▶ [Work task] In this exercise, every entry is to be transcribed exactly as written.

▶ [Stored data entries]
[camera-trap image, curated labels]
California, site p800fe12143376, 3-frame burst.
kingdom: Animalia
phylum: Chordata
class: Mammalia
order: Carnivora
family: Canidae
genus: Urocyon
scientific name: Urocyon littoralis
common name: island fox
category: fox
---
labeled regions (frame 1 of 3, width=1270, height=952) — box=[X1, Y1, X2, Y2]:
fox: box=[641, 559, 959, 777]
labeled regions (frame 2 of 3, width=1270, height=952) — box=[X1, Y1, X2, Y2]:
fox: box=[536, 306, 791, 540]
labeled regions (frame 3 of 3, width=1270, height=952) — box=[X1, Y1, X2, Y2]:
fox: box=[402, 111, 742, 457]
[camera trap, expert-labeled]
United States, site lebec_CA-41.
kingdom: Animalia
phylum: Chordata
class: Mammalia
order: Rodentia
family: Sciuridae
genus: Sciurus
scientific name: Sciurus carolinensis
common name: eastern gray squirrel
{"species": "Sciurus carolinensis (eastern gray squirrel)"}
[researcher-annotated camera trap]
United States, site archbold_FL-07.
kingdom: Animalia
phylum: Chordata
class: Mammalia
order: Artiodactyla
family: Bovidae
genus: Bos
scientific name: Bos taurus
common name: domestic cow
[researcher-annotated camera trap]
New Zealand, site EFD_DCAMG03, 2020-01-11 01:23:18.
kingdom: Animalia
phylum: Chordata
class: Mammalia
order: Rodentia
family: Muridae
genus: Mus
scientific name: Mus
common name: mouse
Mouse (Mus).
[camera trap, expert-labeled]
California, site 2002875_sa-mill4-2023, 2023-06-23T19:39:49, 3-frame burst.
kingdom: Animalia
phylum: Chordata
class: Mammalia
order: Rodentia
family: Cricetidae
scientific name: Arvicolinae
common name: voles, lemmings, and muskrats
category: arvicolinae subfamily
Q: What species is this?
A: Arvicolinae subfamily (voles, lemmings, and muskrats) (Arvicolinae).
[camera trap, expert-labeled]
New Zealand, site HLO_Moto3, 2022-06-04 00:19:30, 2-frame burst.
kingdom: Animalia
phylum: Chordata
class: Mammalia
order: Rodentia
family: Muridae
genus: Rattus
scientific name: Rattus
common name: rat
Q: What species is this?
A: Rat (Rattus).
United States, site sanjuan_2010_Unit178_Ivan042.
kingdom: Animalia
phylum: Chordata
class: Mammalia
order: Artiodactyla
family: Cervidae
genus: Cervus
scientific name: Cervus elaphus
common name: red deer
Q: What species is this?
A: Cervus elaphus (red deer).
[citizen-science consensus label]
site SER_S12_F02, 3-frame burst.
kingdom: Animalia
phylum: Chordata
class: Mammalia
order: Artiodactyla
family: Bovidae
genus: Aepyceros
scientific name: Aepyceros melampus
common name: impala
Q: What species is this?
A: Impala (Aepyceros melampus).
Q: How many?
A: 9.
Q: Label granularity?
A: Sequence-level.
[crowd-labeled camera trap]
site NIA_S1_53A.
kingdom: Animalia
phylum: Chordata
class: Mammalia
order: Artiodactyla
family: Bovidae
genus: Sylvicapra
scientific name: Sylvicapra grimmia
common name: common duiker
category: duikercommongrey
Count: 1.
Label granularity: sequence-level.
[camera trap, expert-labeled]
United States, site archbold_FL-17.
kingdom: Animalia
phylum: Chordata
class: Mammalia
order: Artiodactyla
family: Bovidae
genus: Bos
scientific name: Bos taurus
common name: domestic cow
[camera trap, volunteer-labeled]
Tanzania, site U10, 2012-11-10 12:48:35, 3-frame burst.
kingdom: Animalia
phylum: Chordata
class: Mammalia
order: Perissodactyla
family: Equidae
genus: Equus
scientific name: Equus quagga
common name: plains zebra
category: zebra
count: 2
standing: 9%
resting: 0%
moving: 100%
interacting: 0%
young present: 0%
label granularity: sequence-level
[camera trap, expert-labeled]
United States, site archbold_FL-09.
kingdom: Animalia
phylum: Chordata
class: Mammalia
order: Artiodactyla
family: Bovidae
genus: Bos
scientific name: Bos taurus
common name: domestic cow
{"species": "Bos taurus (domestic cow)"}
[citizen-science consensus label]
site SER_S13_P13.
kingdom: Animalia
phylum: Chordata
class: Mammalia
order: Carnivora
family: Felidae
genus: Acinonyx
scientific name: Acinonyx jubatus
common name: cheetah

▶ [Solution]
[camera-trap image, curated labels]
California, site p800fe12143376, 3-frame burst.
kingdom: Animalia
phylum: Chordata
class: Mammalia
order: Carnivora
family: Canidae
genus: Urocyon
scientific name: Urocyon littoralis
common name: island fox
category: fox
---
labeled regions (frame 1 of 3, width=1270, height=952) — box=[X1, Y1, X2, Y2]:
fox: box=[641, 559, 959, 777]
labeled regions (frame 2 of 3, width=1270, height=952) — box=[X1, Y1, X2, Y2]:
fox: box=[536, 306, 791, 540]
labeled regions (frame 3 of 3, width=1270, height=952) — box=[X1, Y1, X2, Y2]:
fox: box=[402, 111, 742, 457]
[camera trap, expert-labeled]
United States, site lebec_CA-41.
kingdom: Animalia
phylum: Chordata
class: Mammalia
order: Rodentia
family: Sciuridae
genus: Sciurus
scientific name: Sciurus carolinensis
common name: eastern gray squirrel
{"species": "Sciurus carolinensis (eastern gray squirrel)"}
[researcher-annotated camera trap]
United States, site archbold_FL-07.
kingdom: Animalia
phylum: Chordata
class: Mammalia
order: Artiodactyla
family: Bovidae
genus: Bos
scientific name: Bos taurus
common name: domestic cow
[researcher-annotated camera trap]
New Zealand, site EFD_DCAMG03, 2020-01-11 01:23:18.
kingdom: Animalia
phylum: Chordata
class: Mammalia
order: Rodentia
family: Muridae
genus: Mus
scientific name: Mus
common name: mouse
Mouse (Mus).
[camera trap, expert-labeled]
California, site 2002875_sa-mill4-2023, 2023-06-23T19:39:49, 3-frame burst.
kingdom: Animalia
phylum: Chordata
class: Mammalia
order: Rodentia
family: Cricetidae
scientific name: Arvicolinae
common name: voles, lemmings, and muskrats
category: arvicolinae subfamily
Q: What species is this?
A: Arvicolinae subfamily (voles, lemmings, and muskrats) (Arvicolinae).
[camera trap, expert-labeled]
New Zealand, site HLO_Moto3, 2022-06-04 00:19:30, 2-frame burst.
kingdom: Animalia
phylum: Chordata
class: Mammalia
order: Rodentia
family: Muridae
genus: Rattus
scientific name: Rattus
common name: rat
Q: What species is this?
A: Rat (Rattus).
United States, site sanjuan_2010_Unit178_Ivan042.
kingdom: Animalia
phylum: Chordata
class: Mammalia
order: Artiodactyla
family: Cervidae
genus: Cervus
scientific name: Cervus elaphus
common name: red deer
Q: What species is this?
A: Cervus elaphus (red deer).
[citizen-science consensus label]
site SER_S12_F02, 3-frame burst.
kingdom: Animalia
phylum: Chordata
class: Mammalia
order: Artiodactyla
family: Bovidae
genus: Aepyceros
scientific name: Aepyceros melampus
common name: impala
Q: What species is this?
A: Impala (Aepyceros melampus).
Q: How many?
A: 9.
Q: Label granularity?
A: Sequence-level.
[crowd-labeled camera trap]
site NIA_S1_53A.
kingdom: Animalia
phylum: Chordata
class: Mammalia
order: Artiodactyla
family: Bovidae
genus: Sylvicapra
scientific name: Sylvicapra grimmia
common name: common duiker
category: duikercommongrey
Count: 1.
Label granularity: sequence-level.
[camera trap, expert-labeled]
United States, site archbold_FL-17.
kingdom: Animalia
phylum: Chordata
class: Mammalia
order: Artiodactyla
family: Bovidae
genus: Bos
scientific name: Bos taurus
common name: domestic cow
[camera trap, volunteer-labeled]
Tanzania, site U10, 2012-11-10 12:48:35, 3-frame burst.
kingdom: Animalia
phylum: Chordata
class: Mammalia
order: Perissodactyla
family: Equidae
genus: Equus
scientific name: Equus quagga
common name: plains zebra
category: zebra
count: 2
standing: 9%
resting: 0%
moving: 100%
interacting: 0%
young present: 0%
label granularity: sequence-level
[camera trap, expert-labeled]
United States, site archbold_FL-09.
kingdom: Animalia
phylum: Chordata
class: Mammalia
order: Artiodactyla
family: Bovidae
genus: Bos
scientific name: Bos taurus
common name: domestic cow
{"species": "Bos taurus (domestic cow)"}
[citizen-science consensus label]
site SER_S13_P13.
kingdom: Animalia
phylum: Chordata
class: Mammalia
order: Carnivora
family: Felidae
genus: Acinonyx
scientific name: Acinonyx jubatus
common name: cheetah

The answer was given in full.